• **ACTION ITEM**: Only the lines from the line containing "Stylist curling hair" to the end of the material belong in the copy; set them down exactly, without pictures.

•••

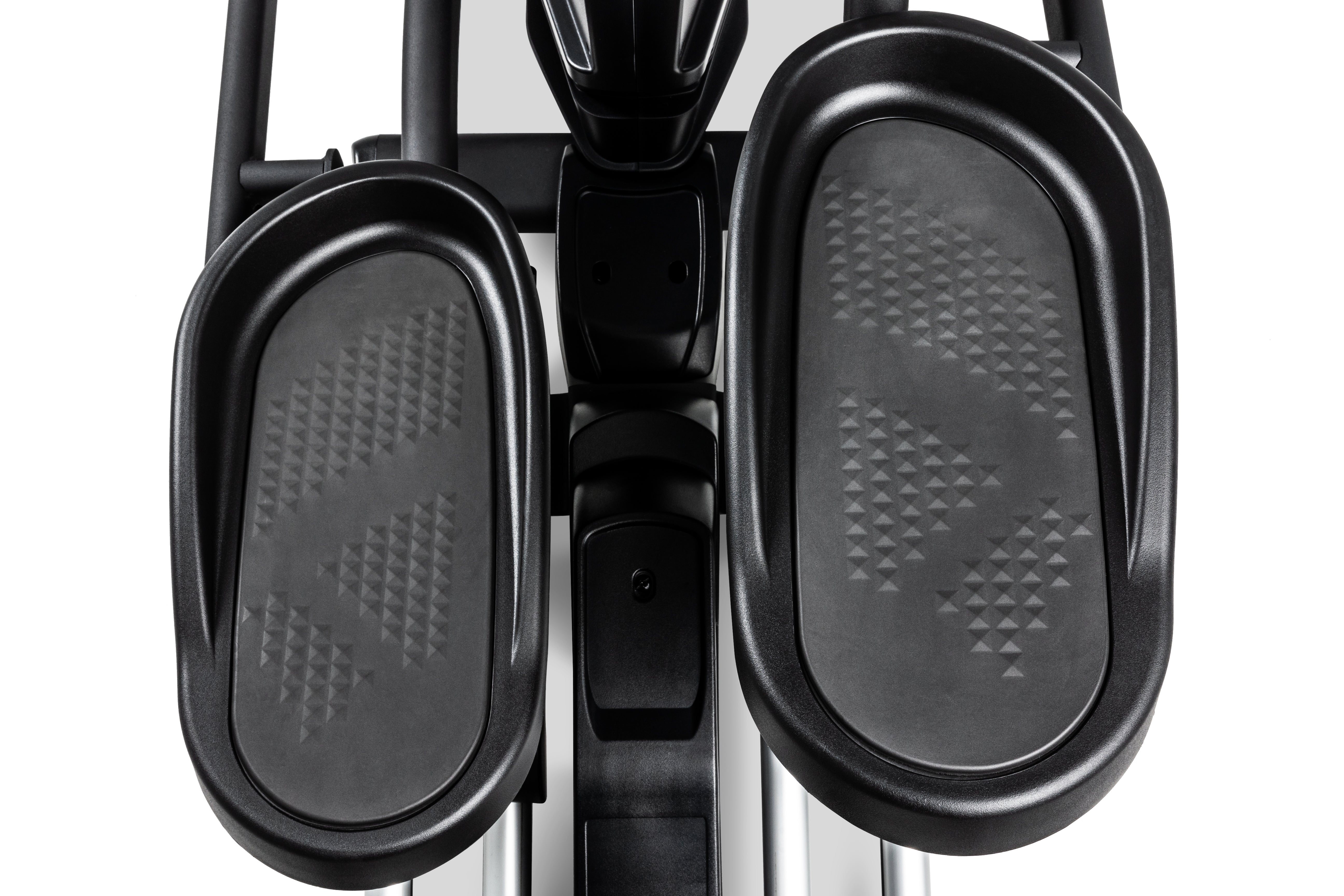 Top-down view of the Sole E35 elliptical trainer's textured foot pedals, central column, and handle attachments.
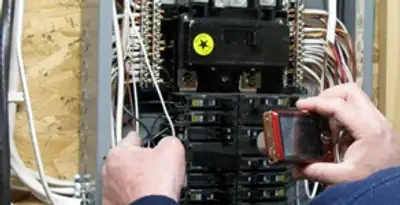 Home electrical inspection of circuit breaker panel by licensed electrician in Minneapolis, MN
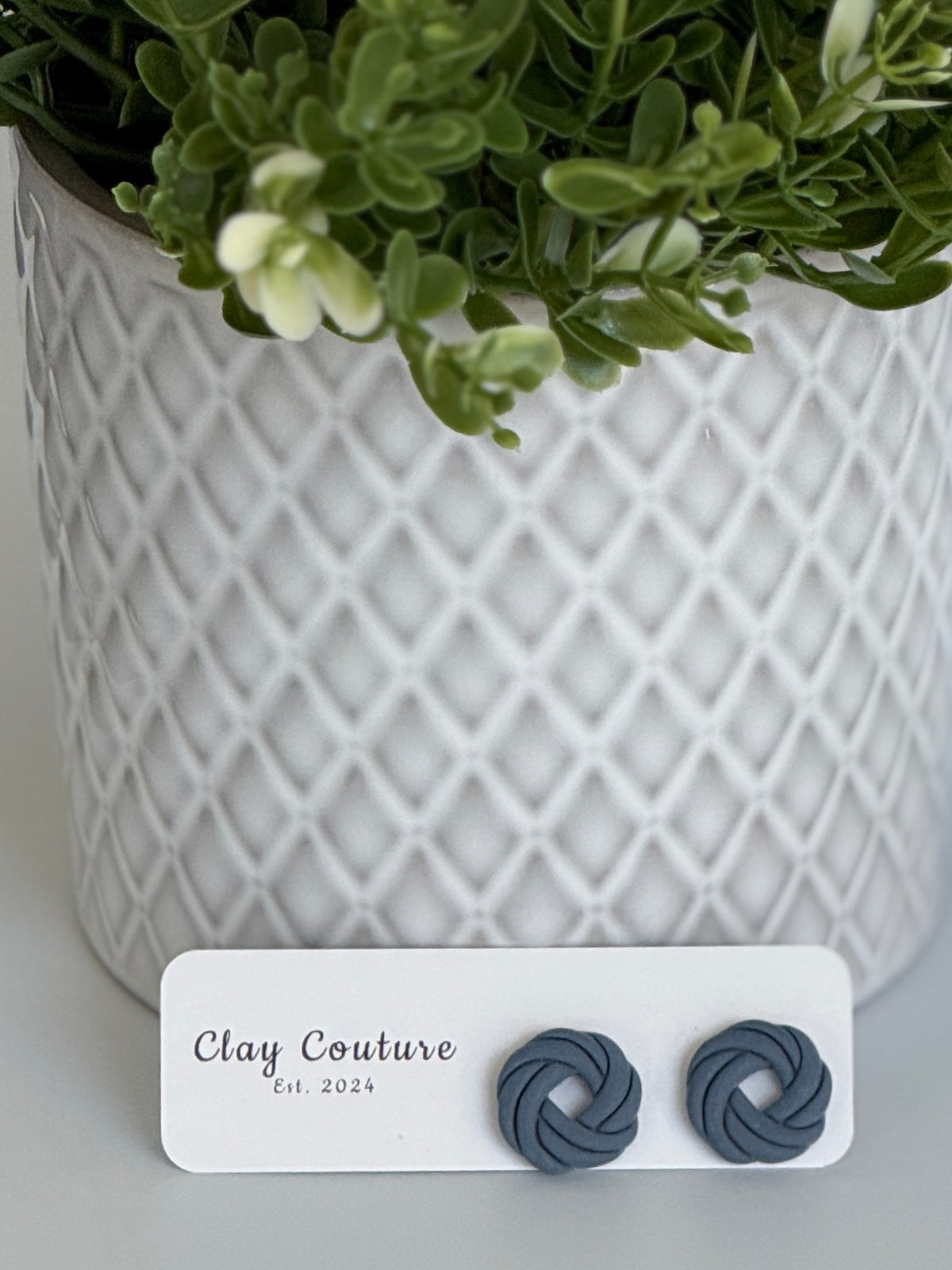 Slate Grey Polymer Clay knot earrings on a Clay Couture card with a potted plant in the backgroud.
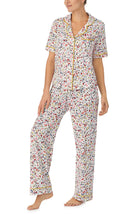 A lady wearing white short sleeve Vienna Pj Set with  Oopsy Daisy  print.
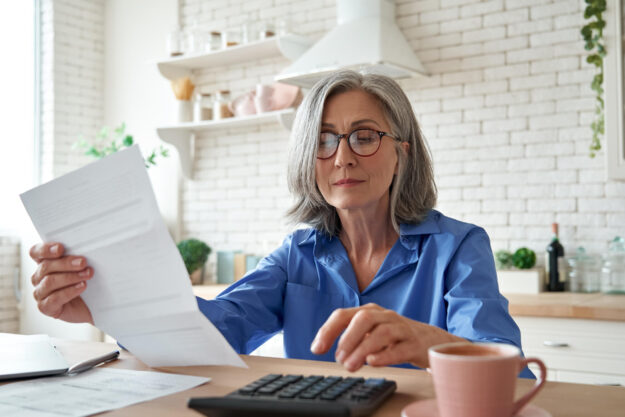 Senior,Mature,Business,Woman,Holding,Paper,Bill,Using,Calculator,,Old Senior,Mature,Business,Woman,Holding,Paper,Bill,Using,Calculator,,Old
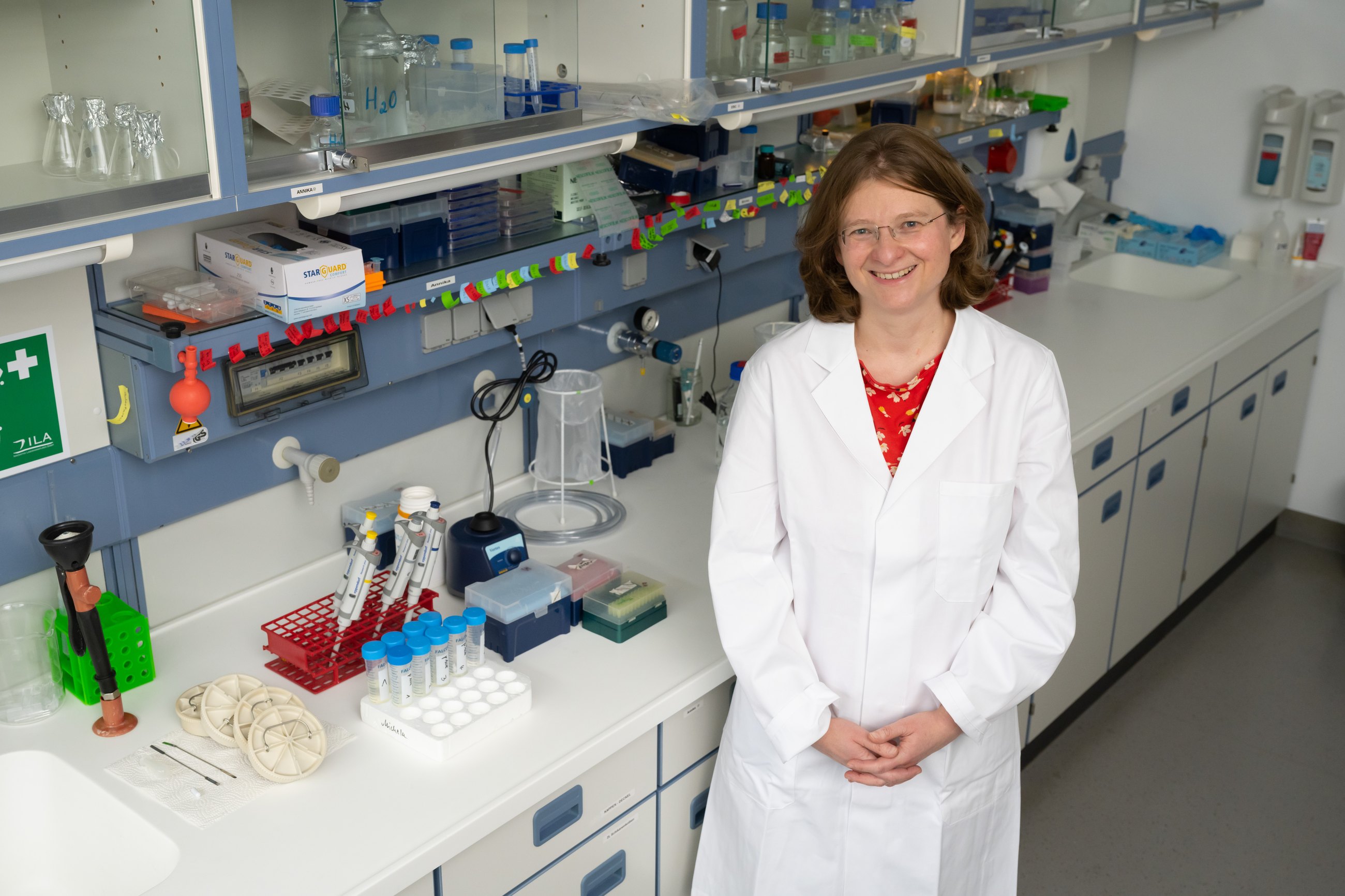 Researcher standing in a laboratory with sample preparation equipment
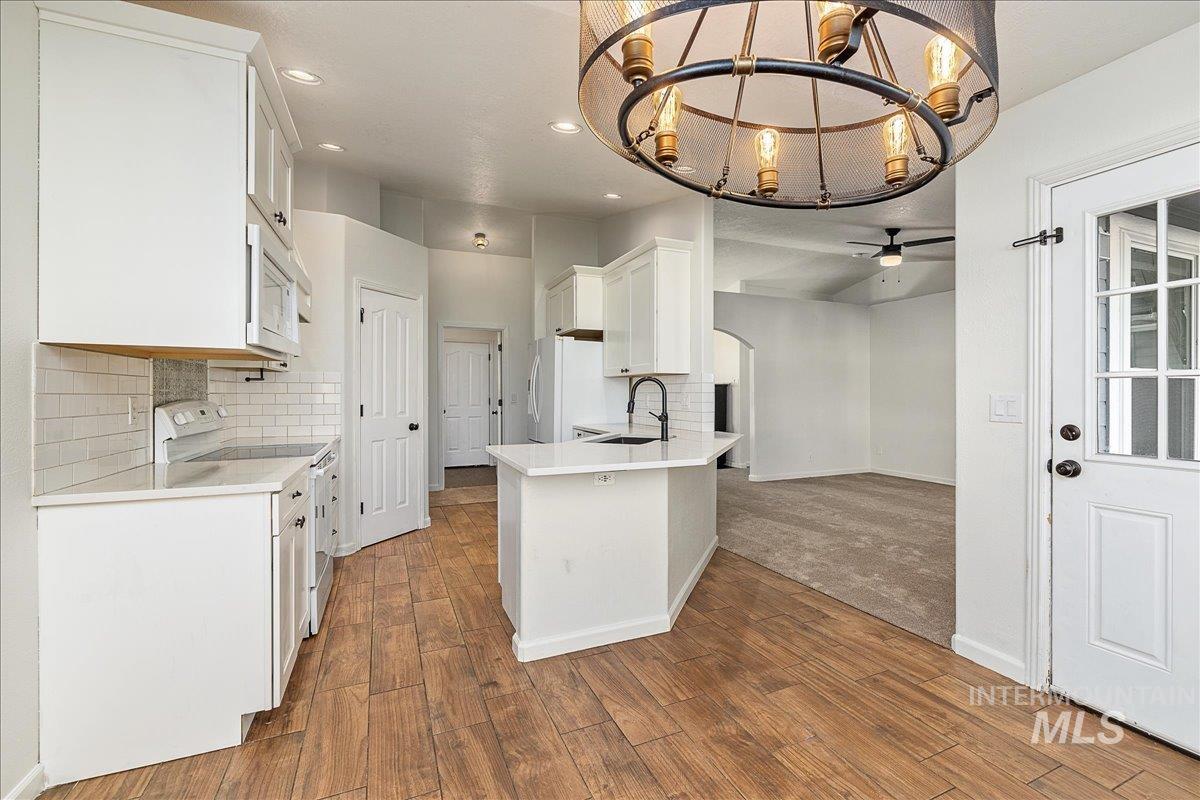 411 Hawthorne Street Nampa, ID 83686 - Photo 6 of 48 Kitchen with white cabinets, decorative backsplash, white appliances, a chandelier, and arched walkways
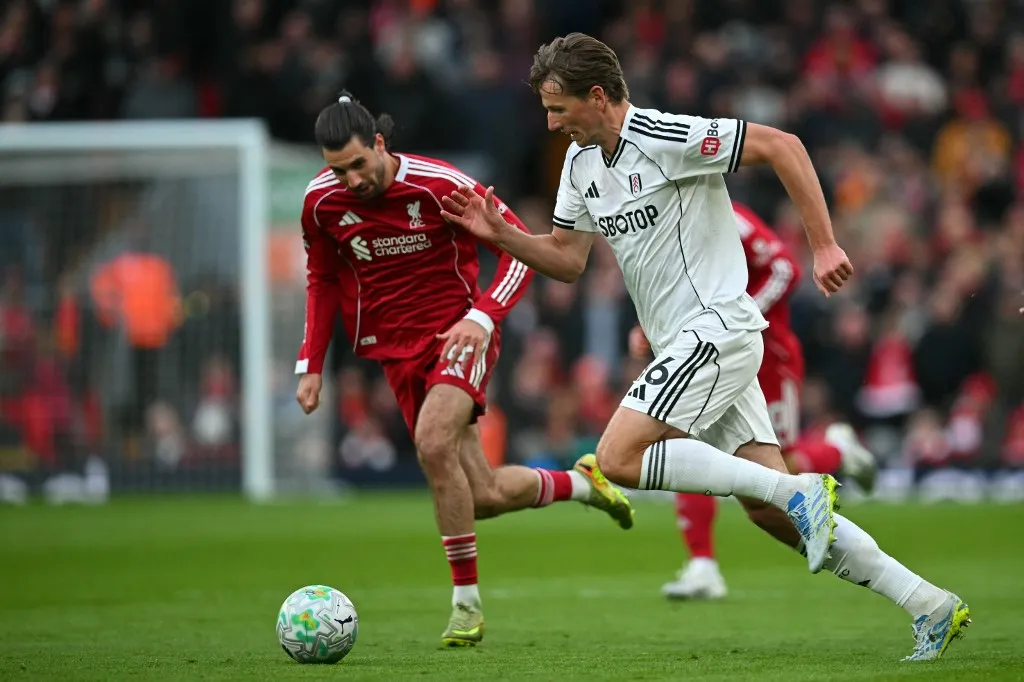 Fulham's Norweigan midfielder #16 Sander Berge (R) vies with Liverpool's Hungarian midfielder #08 Dominik Szoboszlai (L) during the English Premier League football match between Liverpool and Fulham at Anfield in Liverpool, north west England on April 11, 2026. (Photo by ANDY BUCHANAN / AFP) / RESTRICTED TO EDITORIAL USE. No use with unauthorized audio, video, data, fixture lists, club/league logos or 'live' services. Online in-match use limited to 120 images. An additional 40 images may be used in extra time. No video emulation. Social media in-match use limited to 120 images. An additional 40 images may be used in extra time. No use in betting publications, games or single club/league/player publications. / 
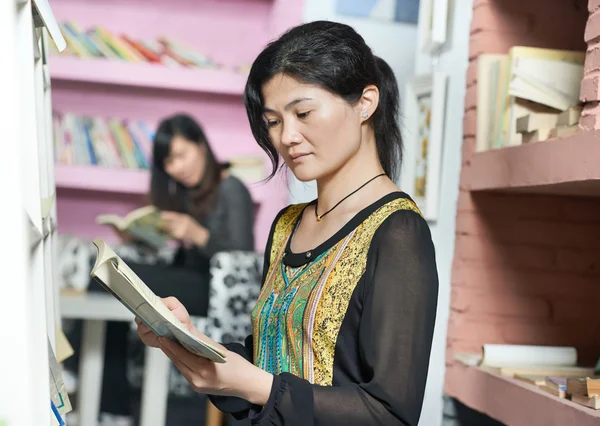Молодий китайський школяр дівчина з книгою в бібліотеці — стокове фото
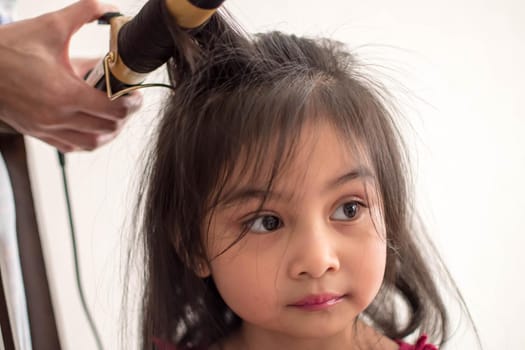 Stylist curling hair for little girl in a parlor. Pretty little girl with curly hair and make up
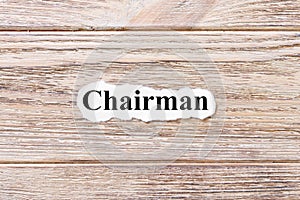 CHAIRMAN of the word on paper. concept. Words of CHAIRMAN on a wooden background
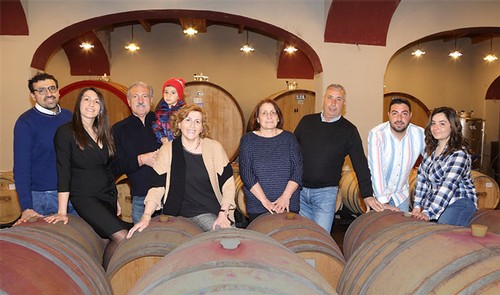 The family in the barrel room at Colli di Castelfranci in Campania, Italy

•••

• **ANSWER SECTION**:
 Stylist curling hair for little girl in a parlor. Pretty little girl with curly hair and make up
 CHAIRMAN of the word on paper. concept. Words of CHAIRMAN on a wooden background
 The family in the barrel room at Colli di Castelfranci in Campania, Italy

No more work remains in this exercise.